The adaptive athletes covered the 26.2-mile course in 6 hours and 39 minutes. Picard, 51, an Ironman finisher who lost both of his arms after being electrocuted in a work accident 26 years ago, pushed Gruson, a 70-year-old former New York Times and Miami Hearld reporter who was suffocated and left for dead by a former Green Beret overcome by a severe PTSD episode, the entire way.

“This was one of the hardest things that I’ve ever done,” Picard said in a Facebook post. “Most of you know that running isn’t my thing, but Kerry has the ability to make you do crazy things.”

Photo: Hector Picard

The two joined forces to bring attention to ThumbsUp International, a Miami-based non-profit co-founded by Gruson that pairs athletes of all ages and abilities so they can conquer athletic challenges together.

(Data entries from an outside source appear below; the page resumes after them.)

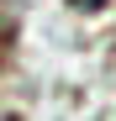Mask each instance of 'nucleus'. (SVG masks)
Returning a JSON list of instances; mask_svg holds the SVG:
<instances>
[{"mask_svg":"<svg viewBox=\"0 0 116 121\" xmlns=\"http://www.w3.org/2000/svg\"><path fill=\"white\" fill-rule=\"evenodd\" d=\"M69 5H74V11H85V16H95V11H106L111 0H69Z\"/></svg>","mask_w":116,"mask_h":121,"instance_id":"f03ea898","label":"nucleus"},{"mask_svg":"<svg viewBox=\"0 0 116 121\" xmlns=\"http://www.w3.org/2000/svg\"><path fill=\"white\" fill-rule=\"evenodd\" d=\"M11 48H16V11H11V0H0V74L11 63Z\"/></svg>","mask_w":116,"mask_h":121,"instance_id":"f257e3e1","label":"nucleus"}]
</instances>
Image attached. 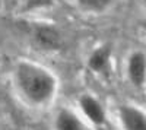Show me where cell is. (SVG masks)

“Some people question how I can call myself an athlete. It’s been remarked that I just sit there,” Gruson told Purpose2Play in June. “My feeling is I am an endurance athlete in the truest sense of the word: I endure the long hours of training and of racing. My ‘job’ on the team is to endure with equanimity and grace, to help inspire my teammates to give their very best. Able-bodied athletes say they think of themselves and derive great satisfaction from being our ‘engines.’ I think of us, their disabled teammates, as being the able-bodied athletes’ inspirational ‘fuel.'”

Up next for the pair? The 2019 Boston Marathon.

“I want people to look at us as equals with just some minor differences,” Picard told us. “If you think of me as a disabled guy during a race, believe me, I’m training and working my butt off to pass you up.”

And, we have no doubt that Picard and Gruson will be passing many en route to their forthcoming Boston finish.